How do you like today's weather?  Big surprise, huh?

Fern



Art4th said:


> I'm in Vegas now and went to SB yesterday. Apparently I wasn't even IN the lottery. They said my 1BR is a Jr. 1br (Tower) and was excluded. Sounds like BS to me, but that's the way it goes I guess.
> 
> Art


----------



## Sandy VDH (Oct 21, 2007)

Does anyone know why the Fountain 1 BRs and Plaza 1 BRs were picked to go to 2 BRs.  Not sure why they were picked to be upgraded to a 2 BR over the Villas 1 BRs, which at 700 sq ft, were the largest of the 1 BRs, and they were only upgraded to a 1 BR Deluxe.  Just curious?

I don't own any of these, I own a Villas.  But I just thought it rather odd.

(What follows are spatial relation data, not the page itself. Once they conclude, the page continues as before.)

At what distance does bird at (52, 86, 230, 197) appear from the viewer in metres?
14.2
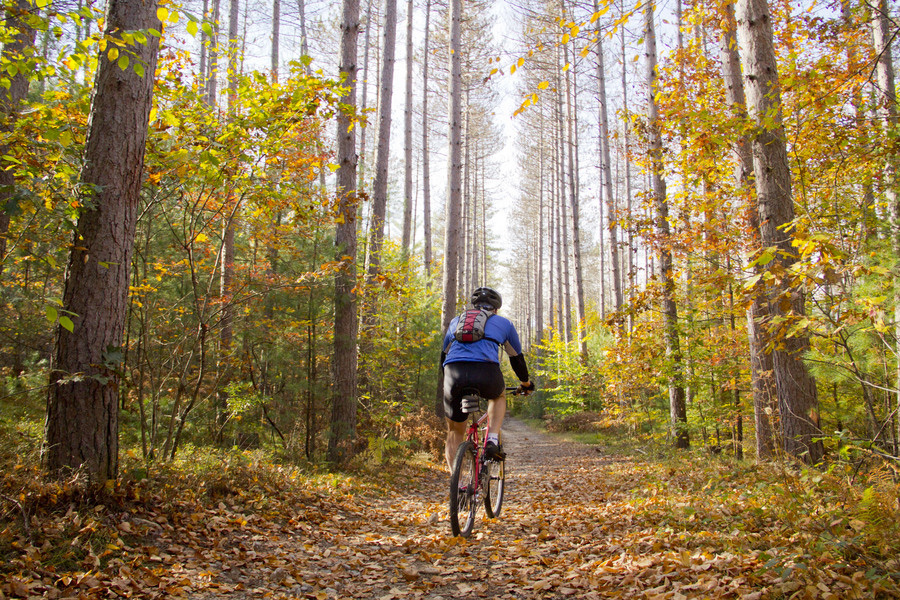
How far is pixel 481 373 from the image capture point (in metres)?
4.41

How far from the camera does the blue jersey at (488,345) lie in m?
4.46

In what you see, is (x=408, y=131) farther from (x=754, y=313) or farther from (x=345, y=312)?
(x=754, y=313)

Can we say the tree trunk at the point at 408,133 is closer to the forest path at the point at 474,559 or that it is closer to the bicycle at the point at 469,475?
the forest path at the point at 474,559

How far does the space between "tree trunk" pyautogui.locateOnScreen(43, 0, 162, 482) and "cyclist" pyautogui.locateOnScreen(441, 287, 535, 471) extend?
8.75ft

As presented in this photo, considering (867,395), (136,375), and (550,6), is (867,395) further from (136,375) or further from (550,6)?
(550,6)

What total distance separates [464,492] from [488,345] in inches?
50.3

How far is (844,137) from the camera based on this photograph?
16.0 ft

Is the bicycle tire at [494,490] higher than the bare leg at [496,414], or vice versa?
the bare leg at [496,414]

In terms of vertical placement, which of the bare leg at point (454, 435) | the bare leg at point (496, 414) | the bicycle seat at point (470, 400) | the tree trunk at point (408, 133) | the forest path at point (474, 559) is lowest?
the forest path at point (474, 559)

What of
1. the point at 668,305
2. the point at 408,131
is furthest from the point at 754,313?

I have yet to call to see if I got upgraded?  Are they open on Sunday?


----------



## Fern Modena (Oct 21, 2007)

Sandy,
I am just guessing here, but I would guess the Plaza and Fountain 1 Bdrms were automatically upgraded because they were the newest sections, perhaps as much as 15-20 years (or more) newer than the Towers and Villas.   Some of the Winnicks were automatically upgraded, too, the ones which were 1 Bdrm 2 Bath.  That is because if they put them in the lottery instead, they ones who didn't get upgraded would have been _downgraded_, due to the 2nd bathroom.

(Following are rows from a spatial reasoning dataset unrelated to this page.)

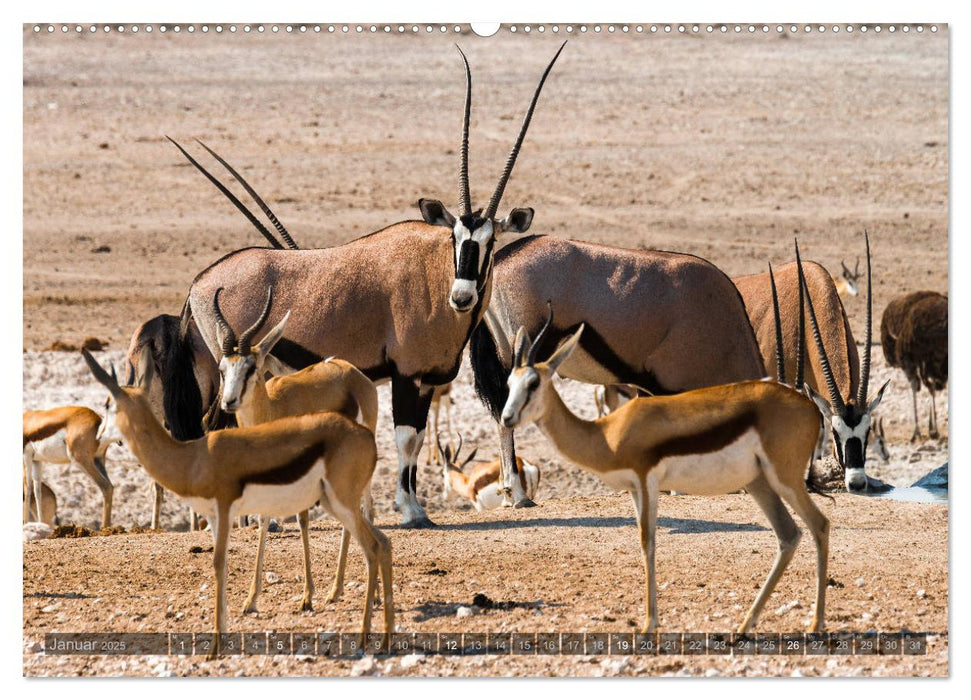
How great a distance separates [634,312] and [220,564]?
4.56 meters

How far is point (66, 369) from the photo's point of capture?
15.0 meters

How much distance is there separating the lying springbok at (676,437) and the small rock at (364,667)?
1256 mm

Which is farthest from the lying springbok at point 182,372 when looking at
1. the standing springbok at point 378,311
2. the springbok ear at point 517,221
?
the springbok ear at point 517,221

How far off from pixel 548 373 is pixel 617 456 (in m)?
0.50

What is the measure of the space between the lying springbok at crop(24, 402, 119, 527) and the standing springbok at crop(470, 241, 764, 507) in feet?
11.4

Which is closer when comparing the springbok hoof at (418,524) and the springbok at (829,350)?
the springbok at (829,350)

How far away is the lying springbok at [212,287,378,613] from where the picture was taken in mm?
7676

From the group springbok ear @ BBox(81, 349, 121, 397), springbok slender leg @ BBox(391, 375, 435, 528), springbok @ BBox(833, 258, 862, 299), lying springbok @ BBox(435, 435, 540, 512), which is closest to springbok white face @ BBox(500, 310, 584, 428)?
springbok ear @ BBox(81, 349, 121, 397)

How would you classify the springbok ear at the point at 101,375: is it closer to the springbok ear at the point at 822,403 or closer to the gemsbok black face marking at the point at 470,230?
the gemsbok black face marking at the point at 470,230

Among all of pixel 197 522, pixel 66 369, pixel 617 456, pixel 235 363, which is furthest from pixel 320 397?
pixel 66 369

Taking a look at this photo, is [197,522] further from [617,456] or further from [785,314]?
[617,456]

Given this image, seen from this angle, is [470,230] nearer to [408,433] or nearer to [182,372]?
[408,433]

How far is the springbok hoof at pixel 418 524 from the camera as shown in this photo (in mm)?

Note:  To anybody unaware, I am not a Summer Bay owner now, although I was one for many years, and was on the board for awhile in the past.  I try to only comment on things that I know about, such as the above.

Fern


----------



## Art4th (Oct 22, 2007)

I've seen one of the new units and they're great. It's definitely a big upgrade from th existing resort...I was just pumped about maybe getting a 2BR. They wanted $6K to get me into points. Since I only paid $600 for my unit, I politely declined .

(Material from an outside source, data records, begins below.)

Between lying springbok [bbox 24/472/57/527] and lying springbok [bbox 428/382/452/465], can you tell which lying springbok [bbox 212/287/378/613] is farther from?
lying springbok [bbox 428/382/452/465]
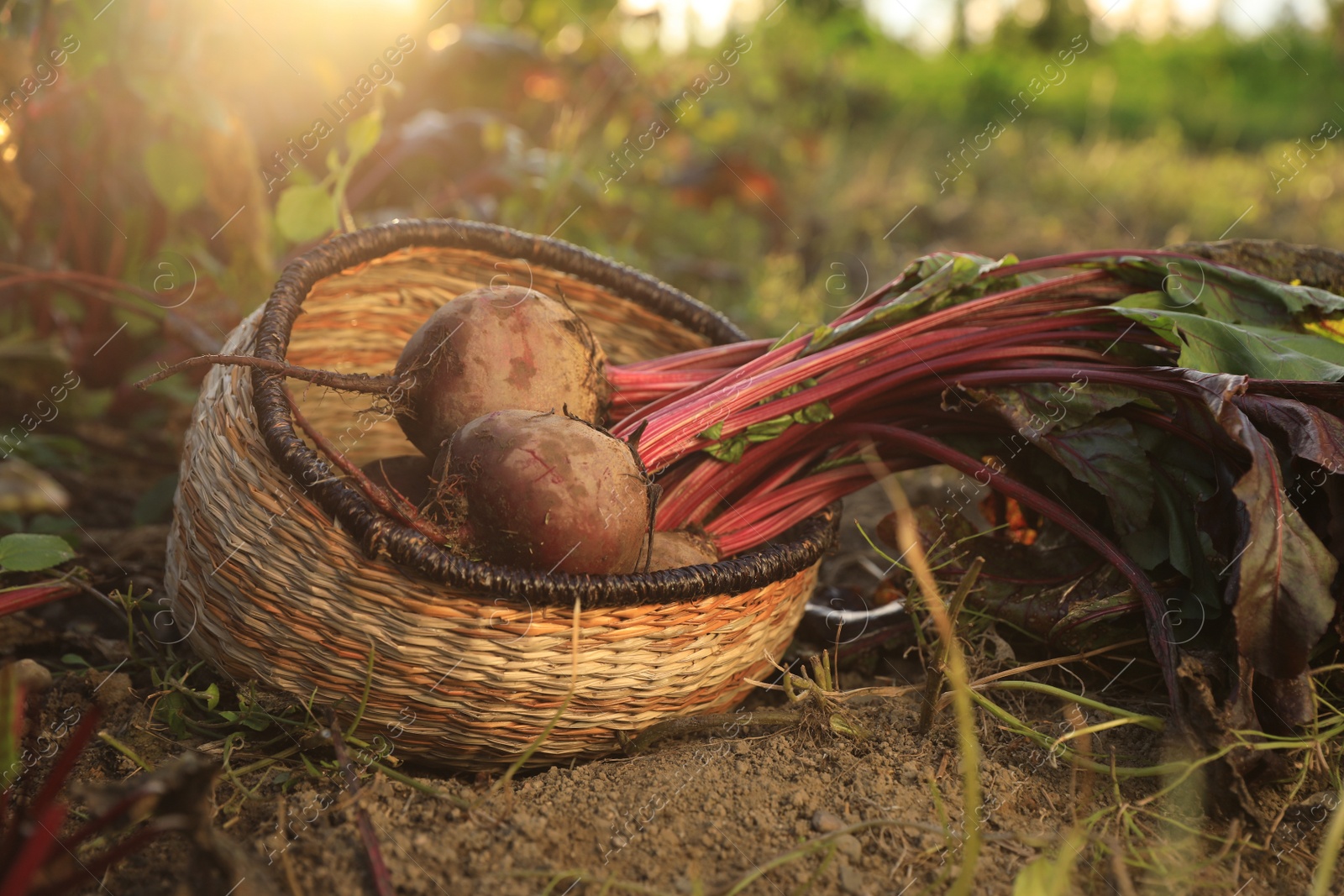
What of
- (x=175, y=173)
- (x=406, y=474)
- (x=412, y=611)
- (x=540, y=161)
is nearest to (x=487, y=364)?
(x=406, y=474)

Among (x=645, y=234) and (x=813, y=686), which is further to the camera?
(x=645, y=234)

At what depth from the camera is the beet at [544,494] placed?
59.1 inches

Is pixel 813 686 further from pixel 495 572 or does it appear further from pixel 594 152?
pixel 594 152

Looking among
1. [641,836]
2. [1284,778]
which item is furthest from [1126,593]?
[641,836]

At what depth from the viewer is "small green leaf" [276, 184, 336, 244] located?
2281mm

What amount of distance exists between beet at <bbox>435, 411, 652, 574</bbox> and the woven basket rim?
0.35 ft

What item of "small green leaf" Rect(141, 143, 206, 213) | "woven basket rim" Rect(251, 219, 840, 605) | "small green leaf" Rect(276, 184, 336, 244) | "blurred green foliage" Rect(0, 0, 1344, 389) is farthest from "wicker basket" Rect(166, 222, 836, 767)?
"small green leaf" Rect(141, 143, 206, 213)

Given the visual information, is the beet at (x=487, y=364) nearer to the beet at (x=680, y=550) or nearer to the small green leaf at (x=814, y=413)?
the beet at (x=680, y=550)

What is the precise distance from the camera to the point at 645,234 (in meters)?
4.49

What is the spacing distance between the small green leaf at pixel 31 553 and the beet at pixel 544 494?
26.3 inches

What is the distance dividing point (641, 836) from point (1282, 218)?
6.53m

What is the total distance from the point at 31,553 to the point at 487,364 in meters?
0.84

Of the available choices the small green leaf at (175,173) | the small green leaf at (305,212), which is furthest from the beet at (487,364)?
the small green leaf at (175,173)

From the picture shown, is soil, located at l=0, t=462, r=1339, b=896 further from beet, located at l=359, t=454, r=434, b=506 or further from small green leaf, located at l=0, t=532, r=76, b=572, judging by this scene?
beet, located at l=359, t=454, r=434, b=506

The weather....I almost blew across the strip. The construction dirt made it really look like a desert sand storm.




Fern Modena said:


> Art,
> If what you own is an "Executive 1 Bdrm," in the Towers, the one with the hole/passthru between the living room and the bedroom, then this is true.  It didn't qualify for the lottery because it isn't a true 1 Bdrm unit.  But you still got upgraded.  I know it doesn't seem like it, but you'll have a full 1 Bdrm unit, with a solid wall between rooms.  Plus there will be a washer and dryer, a full range, a dishwasher, 42" Plasma TV, wireless internet (don't know if they plan on charging for this) and more.
> 
> How do you like today's weather?  Big surprise, huh?
> ...


----------



## Sandy VDH (Oct 30, 2007)

I did not get upgraded either.


----------



## Sandy (Oct 30, 2007)

*Did anyone get an official notice of the results?*

I see nothing in the mail yet, just wondering if anyone else had an official notification of the lottery results.


----------



## janapur (Oct 30, 2007)

Sandy said:


> I see nothing in the mail yet, just wondering if anyone else had an official notification of the lottery results.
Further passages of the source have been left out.